Nach der Aufklärung folgte die Romantik. Das stimmt zwar zeitlich nicht genau, denn die Romantik verlief weitgehend parallel zur Aufklärung, gewissermaßen als ihre sie begleitende Gegenbewegung. Dem Triumph der Vernunft im Rationalismus trat das Gefühl, jetzt besonders im Gemüt gefasst, zur Seite. Aus der Herrschaft der allgemeinen Vernunft folgten einerseits die Forderung nach allgemeinen Rechten (Menschenrechte) und Freiheiten (Republik), andererseits eine technische Rationalität, die in der aufkommenden Industrialisierung alles Alte auf den Kopf stellte und Bewährtes obsolet werden ließ. Die Romantik dagegen, übrigens auch als Rückzug vor der politischen Reaktion in die Innerlichkeit verstanden, suchte das Herz, das Gefühl, die innere Befindlichkeit des Menschen in seinem Gemüt in den Mittelpunkt zu stellen, seine Sehnsüchte und Träume („blaue Blume“) aufzunehmen und künstlich-künstlerisch zu verarbeiten. Beide Seiten umfassend konnte der Theologe und Philosoph Friedrich Daniel Ernst Schleiermacher die Religion neu bestimmen als das einigende Band im Menschen, das jenes unbestimmte „Gefühl der schlechthinnigen Abhängigkeit“ zum Ausdruck brachte. „Anschauung des Universums“ war das Motto seiner „Reden über die Religion – an die Gebildeten unter ihren Verächtern.“ Im „Deutschen Idealismus“ schließlich feierte die Subjektivität, bei Hegel in der Form des absoluten Geistes, ihren Höhepunkt.
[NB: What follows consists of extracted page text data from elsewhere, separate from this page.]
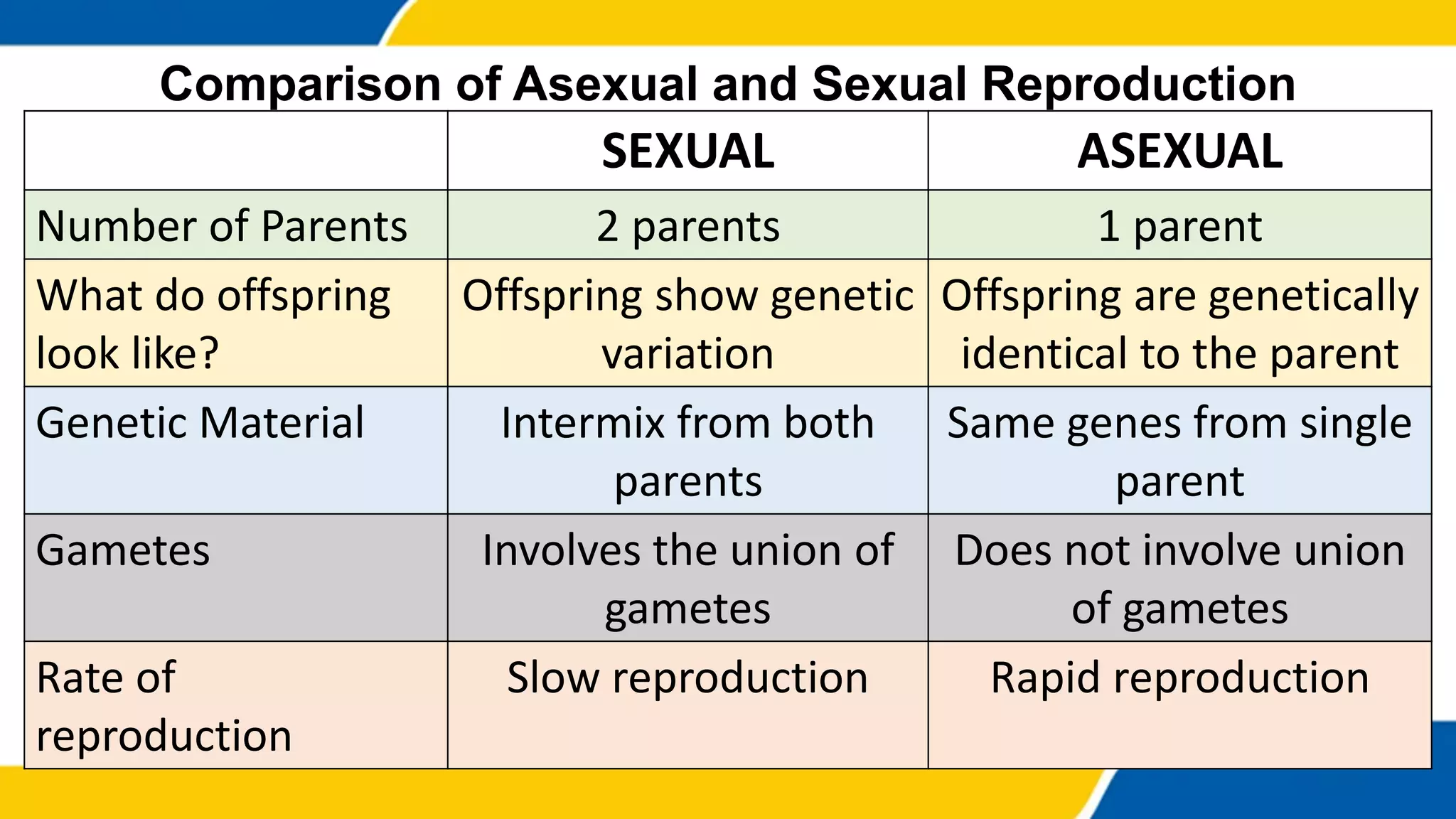 Comparison of Asexual and Sexual Reproduction

| | SEXUAL | ASEXUAL |
|---|---|---|
| Number of Parents | 2 parents | 1 parent |
| What do offspring look like? | Offspring show genetic variation | Offspring are genetically identical to the parent |
| Genetic Material | Intermix from both parents | Same genes from single parent |
| Gametes | Involves the union of gametes | Does not involve union of gametes |
| Rate of reproduction | Slow reproduction | Rapid reproduction |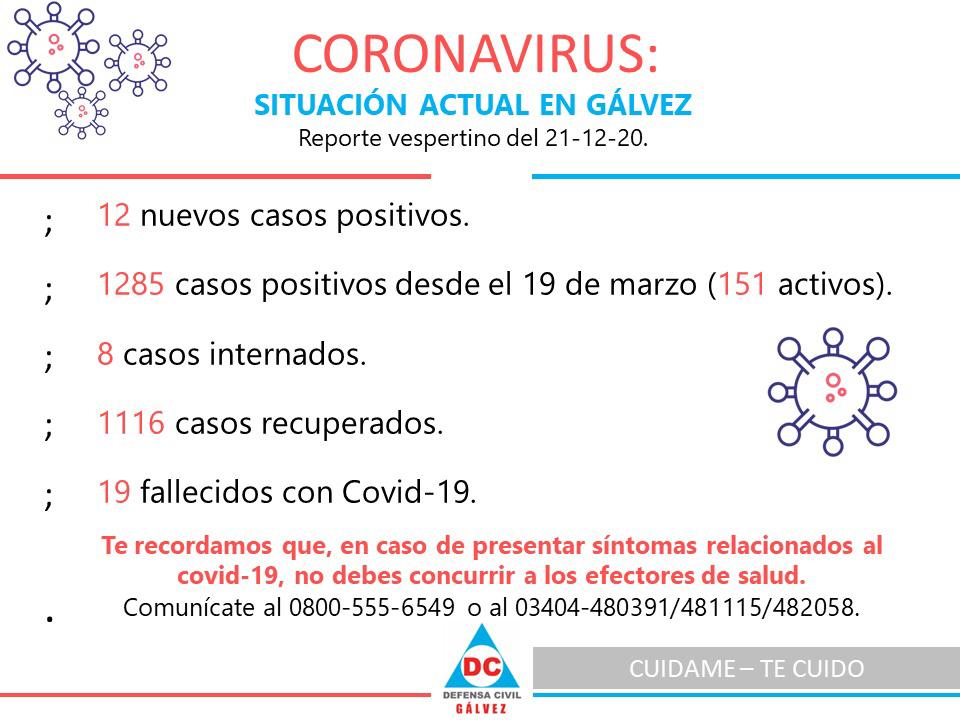 CORONAVIRUS:
SITUACIÓN ACTUAL EN GÁLVEZ
Reporte vespertino del 21-12-20.

; 12 nuevos casos positivos.

; 1285 casos positivos desde el 19 de marzo (151 activos).

; 8 casos internados.

; 1116 casos recuperados.

; 19 fallecidos con Covid-19.

Te recordamos que, en caso de presentar síntomas relacionados al covid-19, no debes concurrir a los efectores de salud.
Comunícate al 0800-555-6549 o al 03404-480391/481115/482058.

.

DC
DEFENSA CIVIL
GÁLVEZ

CUIDAME – TE CUIDO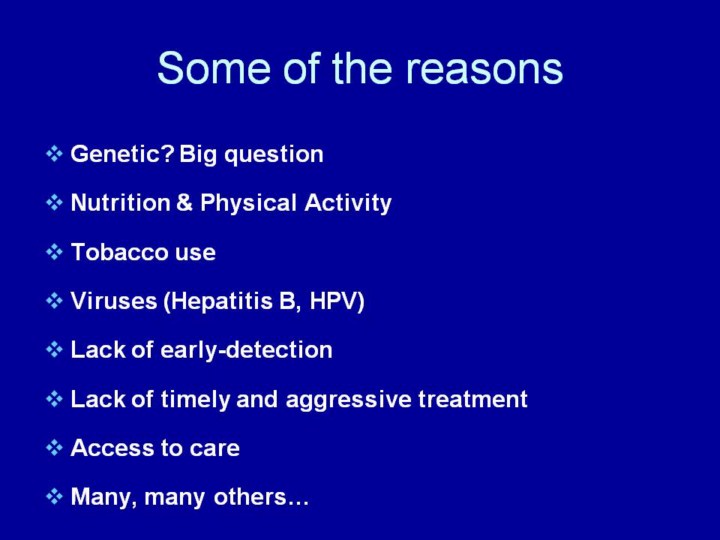 Some of the reasons

❖ Genetic? Big question

❖ Nutrition & Physical Activity

❖ Tobacco use

❖ Viruses (Hepatitis B, HPV)

❖ Lack of early-detection

❖ Lack of timely and aggressive treatment

❖ Access to care

❖ Many, many others…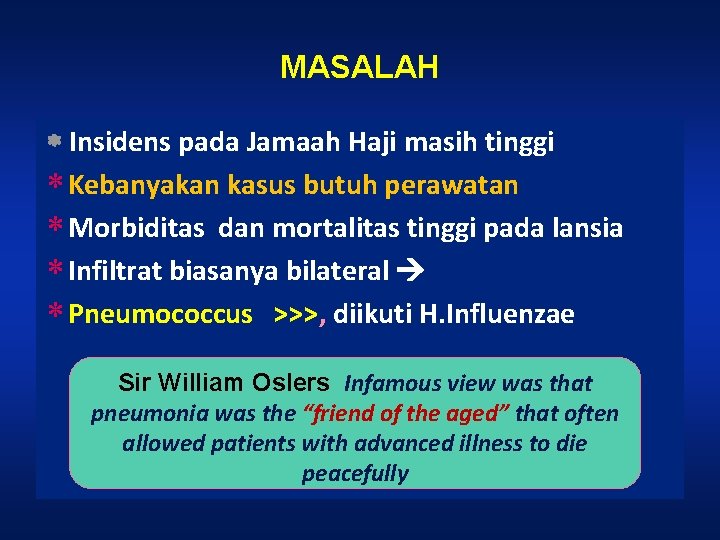 MASALAH

* Insidens pada Jamaah Haji masih tinggi
* Kebanyakan kasus butuh perawatan
* Morbiditas dan mortalitas tinggi pada lansia
* Infiltrat biasanya bilateral →
* Pneumococcus >>>, diikuti H.Influenzae

Sir William Oslers Infamous view was that pneumonia was the "friend of the aged" that often allowed patients with advanced illness to die peacefully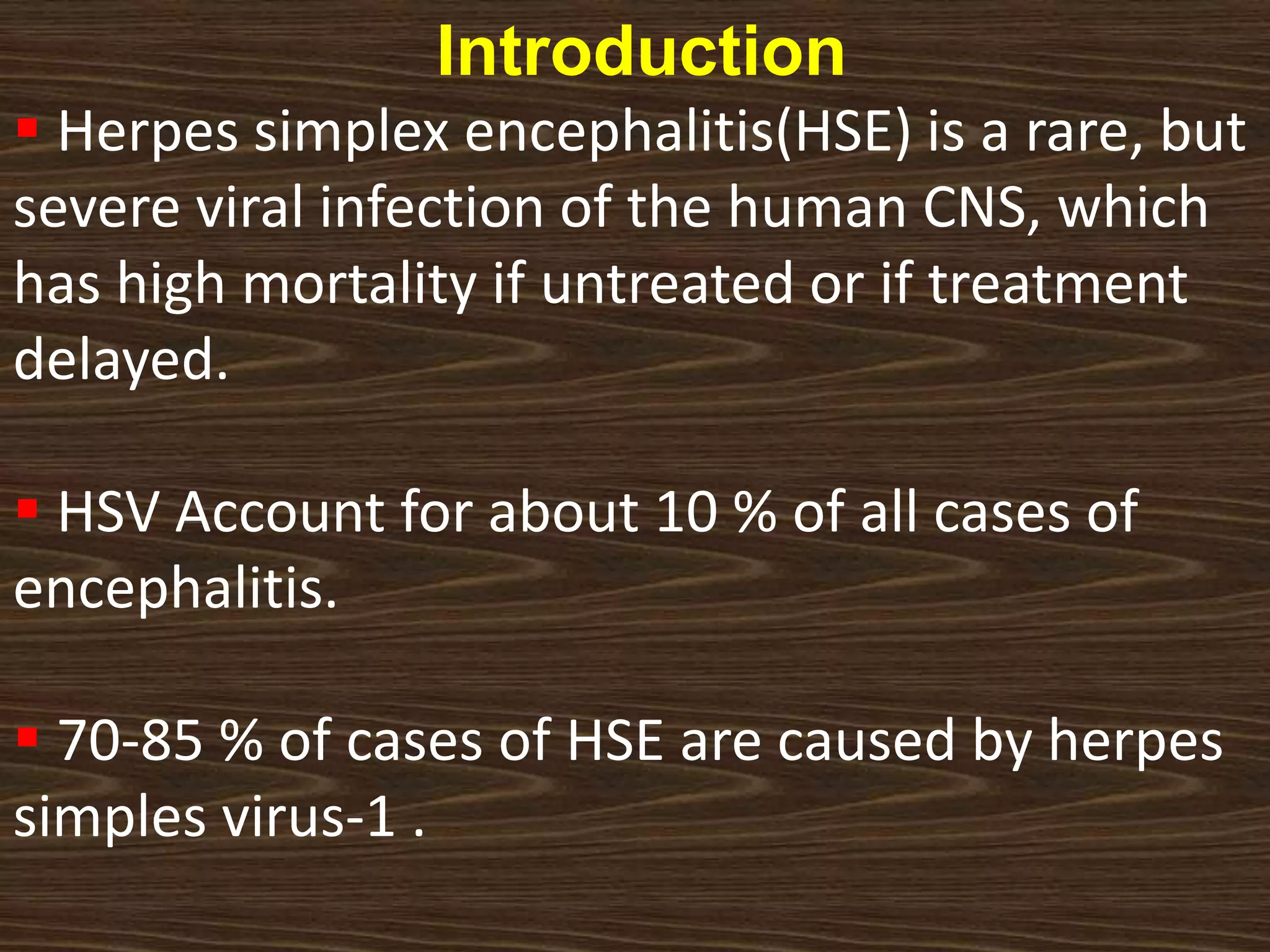 Introduction

▪ Herpes simplex encephalitis(HSE) is a rare, but severe viral infection of the human CNS, which has high mortality if untreated or if treatment delayed.

▪ HSV Account for about 10 % of all cases of encephalitis.

▪ 70-85 % of cases of HSE are caused by herpes simples virus-1 .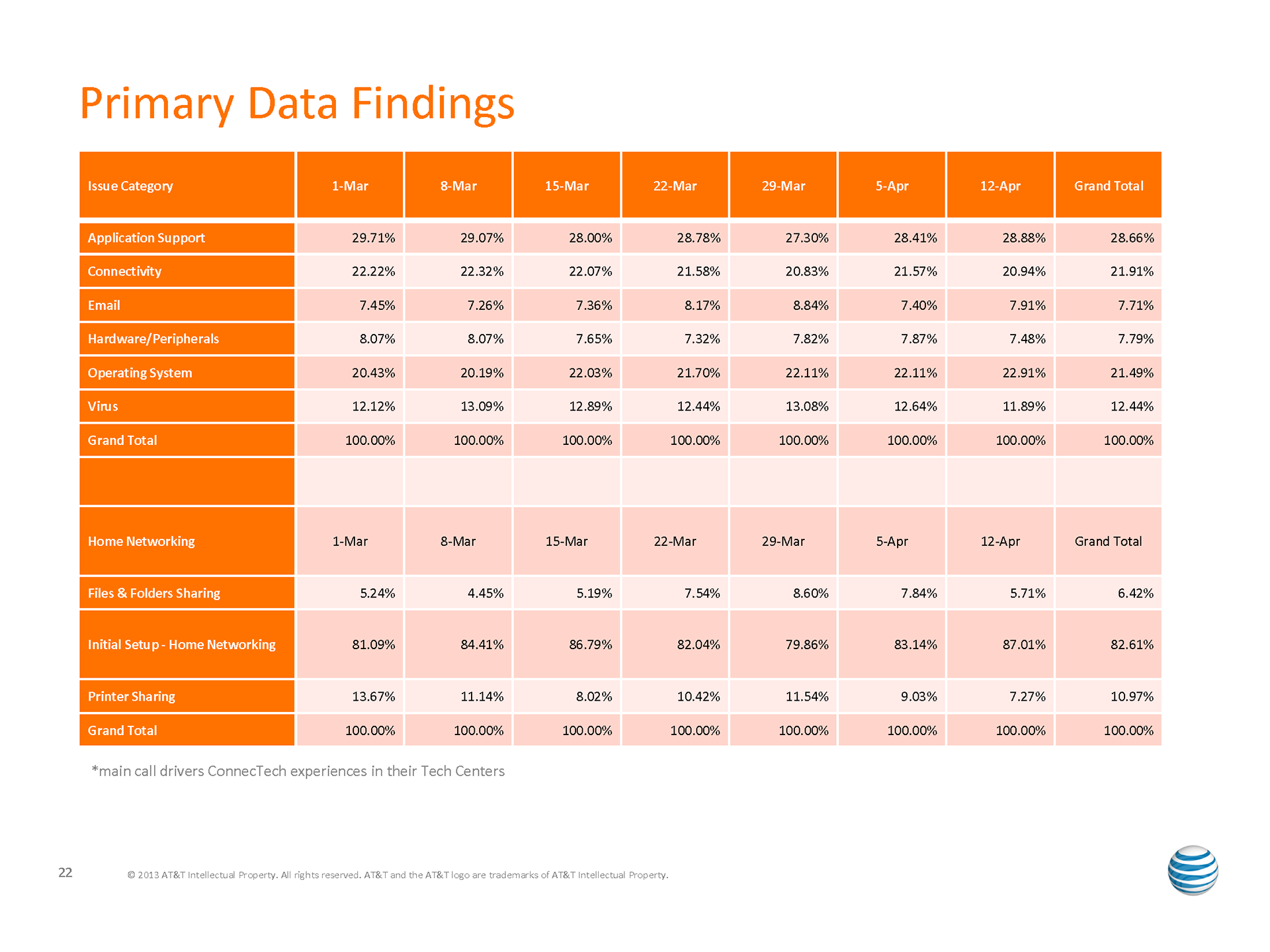 Primary Data Findings

| Issue Category | 1-Mar | 8-Mar | 15-Mar | 22-Mar | 29-Mar | 5-Apr | 12-Apr | Grand Total |
|---|---|---|---|---|---|---|---|---|
| Application Support | 29.71% | 29.07% | 28.00% | 28.78% | 27.30% | 28.41% | 28.88% | 28.66% |
| Connectivity | 22.22% | 22.32% | 22.07% | 21.58% | 20.83% | 21.57% | 20.94% | 21.91% |
| Email | 7.45% | 7.26% | 7.36% | 8.17% | 8.84% | 7.40% | 7.91% | 7.71% |
| Hardware/Peripherals | 8.07% | 8.07% | 7.65% | 7.32% | 7.82% | 7.87% | 7.48% | 7.79% |
| Operating System | 20.43% | 20.19% | 22.03% | 21.70% | 22.11% | 22.11% | 22.91% | 21.49% |
| Virus | 12.12% | 13.09% | 12.89% | 12.44% | 13.08% | 12.64% | 11.89% | 12.44% |
| Grand Total | 100.00% | 100.00% | 100.00% | 100.00% | 100.00% | 100.00% | 100.00% | 100.00% |
| | | | | | | | | |
| Home Networking | 1-Mar | 8-Mar | 15-Mar | 22-Mar | 29-Mar | 5-Apr | 12-Apr | Grand Total |
| Files & Folders Sharing | 5.24% | 4.45% | 5.19% | 7.54% | 8.60% | 7.84% | 5.71% | 6.42% |
| Initial Setup - Home Networking | 81.09% | 84.41% | 86.79% | 82.04% | 79.86% | 83.14% | 87.01% | 82.61% |
| Printer Sharing | 13.67% | 11.14% | 8.02% | 10.42% | 11.54% | 9.03% | 7.27% | 10.97% |
| Grand Total | 100.00% | 100.00% | 100.00% | 100.00% | 100.00% | 100.00% | 100.00% | 100.00% |

*main call drivers ConnecTech experiences in their Tech Centers

22

© 2013 AT&T Intellectual Property. All rights reserved. AT&T and the AT&T logo are trademarks of AT&T Intellectual Property.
Die durch die Restauration nicht aufzuhaltende Idee der Nation und die Bildung der Nationalstaaten begünstigte einerseits die weitere Industrialisierung und die Frühformen des (nationalen) Kapitalismus, andererseits beförderte dieselbe Idee einen nationalistischen Überschwang, der in der Folge mehrerer ‚moderner‘ Kriege (Krimkrieg 1853-56, die Preußisch-Deutschen Kriege 1864 gegen Dänemark, 1866 gegen Österreich und 1871 gegen Frankreich) zu imperialistischen Großmachtträumen und -gelüsten auf verschiedenen Seiten, insbesondere der deutschen, führte. Der Erste Weltkrieg 1914 – 1918 war das Ergebnis und das Fanal dieser Spannungen. Wo war da die Vernunft, wo das Gefühl geblieben? Die darauf folgenden kommunistischen und faschistischen Bewegungen und der deutsche Nationalsozialismus steigerten die hybriden Erwartungen des Deutschen Reiches und führten in die bis dato absolute Katastrophe des Zweiten Weltkriegs und des Holocaust. Die Extreme der isolierten Vernunft und des übersteigerten Gefühls, angetrieben durch globalisierte Kapitalinteressen im Spätkolonialismus und Imperialismus, produzierten den Untergang von Vernunft und Menschlichkeit, zurück blieb das Gefühl der Trauer und der Leere, nicht nur in Deutschland. Das „So nie wieder!“ führte zu der „Nachkriegsordnung“ mit UNO, NATO, später EU, welche die vergangenen sieben friedlichen Jahrzehnte in Europa geprägt haben. Mit den geistigen und gesellschaftlichen Wurzeln der vorausgegangenen Katastrophe rechneten Max Horkheimer und Theodor W. Adorno ab in ihrer programmatischen Schrift „Die Diaklektik der Aufklärung“, New York 1944, noch im Exil erschienen: Sie beschrieben die Verkehrung der emanzipatorischen Vernunft in die herrschende Unvernunft, nämlich die Unvernunft der Herrschenden in Form von Faschismus und Monopolkapitalismus. Die folgenden Zeiten der Prosperität und der Zusammenbruch des Kommunismus als Gegenpol haben dies alles schnell in Vergessenheit geraten lassen.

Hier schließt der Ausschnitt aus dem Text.